U.S. Sen. Cory Gardner (R-CO) has been under fire for refusing to face his constituents this year at a town hall meeting. But he still believes it’s his job to get input from all the people he represents.

“My job is to listen to my constituents, regardless of party affiliation and get things done that benefit Colorado,” Gardner stated on Facebook this week, promoting an appearance with U.S. Sen. Michael Bennet (D-CO).

Protesters have trailed Gardner at events across the Colorado, asking for a town hall meeting.

“Cory Gardner is not listening to his constituents. He’s supposed to listen to all his constituents, not just the special interests that can afford to pay him,” Judi Simecek of Carbondale told the Glenwood Springs Post-Independent last month at a rally in front of a Gardner event.

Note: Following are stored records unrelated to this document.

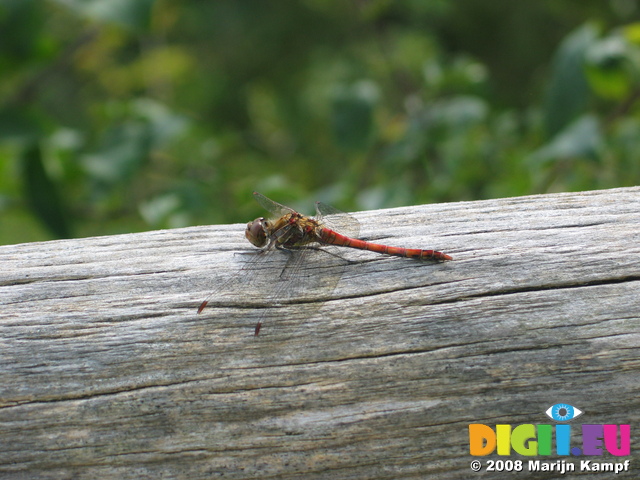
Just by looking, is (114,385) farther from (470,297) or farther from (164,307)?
(470,297)

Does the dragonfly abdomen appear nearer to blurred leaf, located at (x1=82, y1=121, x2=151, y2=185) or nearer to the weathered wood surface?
the weathered wood surface

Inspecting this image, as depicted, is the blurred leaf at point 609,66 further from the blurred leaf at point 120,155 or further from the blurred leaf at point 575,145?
the blurred leaf at point 120,155

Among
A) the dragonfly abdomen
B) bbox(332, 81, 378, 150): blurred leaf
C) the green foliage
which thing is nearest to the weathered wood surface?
the dragonfly abdomen

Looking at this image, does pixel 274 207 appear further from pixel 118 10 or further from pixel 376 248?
pixel 118 10

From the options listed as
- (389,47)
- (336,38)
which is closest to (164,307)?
(389,47)

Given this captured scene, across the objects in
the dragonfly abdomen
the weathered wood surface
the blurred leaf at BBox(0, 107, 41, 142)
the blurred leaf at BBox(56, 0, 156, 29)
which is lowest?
the weathered wood surface

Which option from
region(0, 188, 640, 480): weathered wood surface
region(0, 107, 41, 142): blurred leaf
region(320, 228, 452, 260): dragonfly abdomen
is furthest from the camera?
region(0, 107, 41, 142): blurred leaf

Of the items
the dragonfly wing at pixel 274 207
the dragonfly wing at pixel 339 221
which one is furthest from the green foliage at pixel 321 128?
the dragonfly wing at pixel 339 221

Asked repeatedly by a Denver TV reporter if he planned to have an in-person town hall, Gardner said in February, “In my time in Congress, we’ve held over 100 town halls. Last year, we were across all 64 counties in the state. We’ve met with protesters. My office has met with protesters. We’ll continue to do that. We’ll hold a number of tele-town halls in the future. And I hope that people will go onto our website and join them.”

Before he was elected to the U.S. Senate, Gardner promised to hold “town meetings,” so constituents could hold him “accountable.”

All the other members of Colorado’s congressional delegation have held town hall meetings this year, except Gardner.

U.S. Rep. Ken Buck (R-CO) has said he has a “great time” answering questions from liberal critics at public meetings.